Le docteur, devenu grave, hochait la tête.

— Ne vous plaignez pas, madame, vous n’avez que votre part de souffrance, je n’ose dire nécessaire, mais inévitable. Vous êtes parmi mes heureuses, mes vigoureuses, mes vaillantes, et j’ai peu d’aussi belles grossesses que les vôtres. Seulement, que voulez-vous ? il paraît qu’il faut souffrir.

— Oh cria-t-elle, je veux bien souffrir, je vous taquine, voilà tout !

Et, plus bas, d’une voix profonde :

— Souffrir, souffrir, cela est même bon. Aimerais-je autant, si je ne souffrais pas  ?
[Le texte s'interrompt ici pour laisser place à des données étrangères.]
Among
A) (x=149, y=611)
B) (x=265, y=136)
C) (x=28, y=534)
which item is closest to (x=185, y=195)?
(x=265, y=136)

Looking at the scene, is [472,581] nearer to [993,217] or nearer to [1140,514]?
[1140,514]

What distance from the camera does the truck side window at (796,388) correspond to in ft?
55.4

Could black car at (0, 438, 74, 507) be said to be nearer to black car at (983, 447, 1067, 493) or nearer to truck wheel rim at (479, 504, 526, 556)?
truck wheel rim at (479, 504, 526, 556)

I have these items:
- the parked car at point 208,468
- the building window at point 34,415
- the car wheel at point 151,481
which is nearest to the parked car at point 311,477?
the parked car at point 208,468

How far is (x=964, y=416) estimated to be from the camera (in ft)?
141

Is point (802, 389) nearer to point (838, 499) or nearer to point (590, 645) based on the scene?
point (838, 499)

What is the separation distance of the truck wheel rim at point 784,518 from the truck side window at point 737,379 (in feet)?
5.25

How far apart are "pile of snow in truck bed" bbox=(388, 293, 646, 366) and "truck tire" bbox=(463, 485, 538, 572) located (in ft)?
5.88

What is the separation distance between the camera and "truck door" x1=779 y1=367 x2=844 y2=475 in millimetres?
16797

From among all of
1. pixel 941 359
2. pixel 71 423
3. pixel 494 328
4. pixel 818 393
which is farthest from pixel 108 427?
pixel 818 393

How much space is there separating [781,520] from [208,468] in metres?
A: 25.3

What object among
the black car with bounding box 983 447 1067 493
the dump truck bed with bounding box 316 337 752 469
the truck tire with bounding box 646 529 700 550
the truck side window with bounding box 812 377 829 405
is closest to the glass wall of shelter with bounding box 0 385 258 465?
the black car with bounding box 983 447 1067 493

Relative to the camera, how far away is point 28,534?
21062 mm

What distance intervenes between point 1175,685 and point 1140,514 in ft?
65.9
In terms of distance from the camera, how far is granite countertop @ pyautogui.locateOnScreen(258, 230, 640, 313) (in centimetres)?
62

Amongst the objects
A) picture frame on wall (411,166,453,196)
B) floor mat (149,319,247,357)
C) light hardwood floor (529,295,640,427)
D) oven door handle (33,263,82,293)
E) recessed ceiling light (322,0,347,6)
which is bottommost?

Le bruit que les enfants faisaient avec leurs cuillers, couvrit ces paroles. Il y eut un arrêt dans la conversation, et ce fut le docteur qui reprit, à la suite d’une liaison d’idées qu’il ne disait point :

— Je sais que vous déjeunez jeudi chez les Séguin. Ah ! la pauvre petite femme ! en voilà une, tenez ! dont la grossesse est terrible !

D’un geste, il laissa entendre tout le drame, la stupeur où cette grossesse inattendue avait jeté le ménage, qui croyait prendre de si adroites précautions, le désespoir de la femme, les emportements jaloux du mari, et leur vie de plaisirs mondains continuée quand même, au milieu des querelles, et l’état déplorable dans lequel elle restait maintenant couchée sur une chaise longue, tandis que lui, la délaissant, reprenait sa vie de garçon.

— Oui, expliqua Marianne, elle a insisté si vivement, que nous n’avons pu refuser. C’est un caprice, je crois bien, un désir de causer avec moi, pour apprendre comment j’arrive à être solide et debout.

Une pensée brusque remit Boutan en gaieté.

— Vous savez que vous êtes toutes deux au même point, elle attend l’événement, comme vous, vers le premier mars. Jeudi, tâchez donc de vous entendre, n’allez pas choisir le même jour, car je ne puis être à la fois chez l’une et chez l’autre.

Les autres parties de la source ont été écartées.